>> begin Source excerpt

Dakota, sorry you are going thru all this too, it is hard, isn't it? But we are going to be alright.

I flirted with the idea that I did not have to address the letter he wrote, but he was so pleased with himself, acting all happy, like he had "fixed" all this that I felt that I needed to try to get him back into reality. So, I told him that I could no longer live with him and without making this a really long post, I tried to just stick to the point that I need to heal my self and find out why I thought it was ok to let someone treat me the way that he did and that I cannot take responsibility for his own choices anymore, specifically, driving him to and from work. I told him that I feel that I have driven him long enough (5 years!!!!) to have had him work out getting his license back etc and since he chose not to do anything toward that goal, I am leaving. Oh, and I also asked him if he really thought it was fair that he is the one that got 2 DWIs and I am the one who is still paying for them? He said no, it is not fair. I told him I would only be driving him a short time longer so he needed to make some arrangements.

>> end Source excerpt

Request a: Return every line from the rows below that contains the word "greater".

>> begin Dataset records

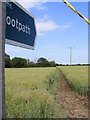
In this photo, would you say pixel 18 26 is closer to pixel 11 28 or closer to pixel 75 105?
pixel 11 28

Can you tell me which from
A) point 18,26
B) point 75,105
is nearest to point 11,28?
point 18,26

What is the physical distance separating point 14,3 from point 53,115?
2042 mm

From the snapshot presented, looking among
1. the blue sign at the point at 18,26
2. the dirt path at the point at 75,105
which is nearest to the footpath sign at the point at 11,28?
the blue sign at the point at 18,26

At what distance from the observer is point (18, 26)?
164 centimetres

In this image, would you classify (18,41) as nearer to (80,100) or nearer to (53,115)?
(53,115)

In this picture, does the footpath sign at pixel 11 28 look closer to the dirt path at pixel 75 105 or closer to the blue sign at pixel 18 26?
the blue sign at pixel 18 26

>> end Dataset records
>> begin Dataset records

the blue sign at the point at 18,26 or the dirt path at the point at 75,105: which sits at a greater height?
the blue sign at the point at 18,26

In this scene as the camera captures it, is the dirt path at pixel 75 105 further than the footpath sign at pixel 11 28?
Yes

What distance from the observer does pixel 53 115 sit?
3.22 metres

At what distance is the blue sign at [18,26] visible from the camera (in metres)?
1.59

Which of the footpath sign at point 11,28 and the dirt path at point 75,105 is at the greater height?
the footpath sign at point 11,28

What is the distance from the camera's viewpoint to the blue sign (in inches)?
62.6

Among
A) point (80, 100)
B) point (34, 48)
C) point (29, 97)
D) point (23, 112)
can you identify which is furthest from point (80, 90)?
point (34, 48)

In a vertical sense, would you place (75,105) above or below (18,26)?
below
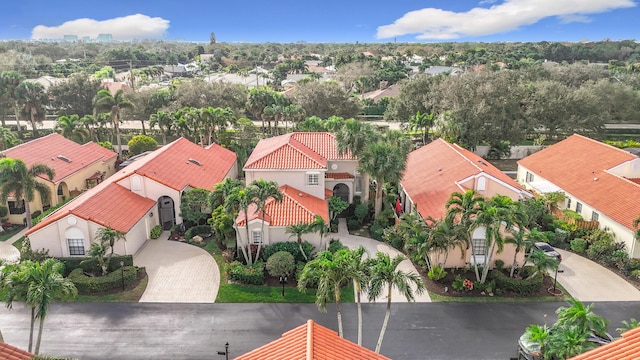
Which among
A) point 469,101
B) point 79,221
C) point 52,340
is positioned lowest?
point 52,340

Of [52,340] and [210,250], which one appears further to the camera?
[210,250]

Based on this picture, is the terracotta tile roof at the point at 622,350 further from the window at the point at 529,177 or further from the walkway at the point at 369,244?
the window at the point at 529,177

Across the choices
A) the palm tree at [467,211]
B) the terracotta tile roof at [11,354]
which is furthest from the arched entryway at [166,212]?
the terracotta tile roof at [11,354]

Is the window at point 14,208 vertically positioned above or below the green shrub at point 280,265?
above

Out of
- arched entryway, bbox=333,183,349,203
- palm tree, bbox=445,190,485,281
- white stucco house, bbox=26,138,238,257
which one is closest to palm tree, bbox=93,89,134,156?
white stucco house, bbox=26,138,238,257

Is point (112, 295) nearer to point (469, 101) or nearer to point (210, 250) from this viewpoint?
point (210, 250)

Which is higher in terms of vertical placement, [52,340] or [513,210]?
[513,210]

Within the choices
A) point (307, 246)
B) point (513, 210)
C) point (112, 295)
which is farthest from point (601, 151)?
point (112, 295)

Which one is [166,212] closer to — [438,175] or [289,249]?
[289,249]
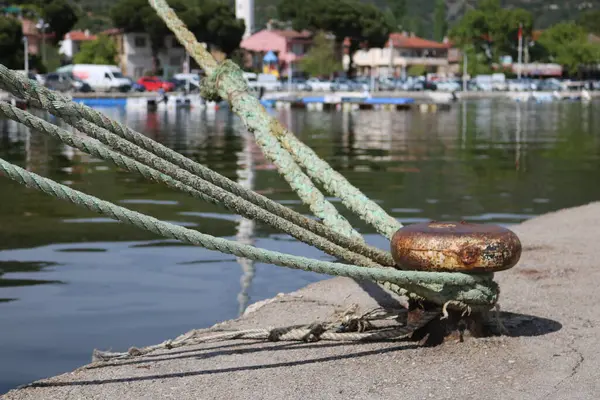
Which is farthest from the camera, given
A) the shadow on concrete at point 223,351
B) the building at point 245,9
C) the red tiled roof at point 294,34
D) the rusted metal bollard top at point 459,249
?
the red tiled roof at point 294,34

>> end Dataset records

Request b: According to the post, how long has the writer been driving him to and from work?

Task response a:
the blue sign at the point at 18,26 or the dirt path at the point at 75,105: which sits at a greater height?
Which of the footpath sign at point 11,28 and the dirt path at point 75,105 is at the greater height?

Task response b: Five years.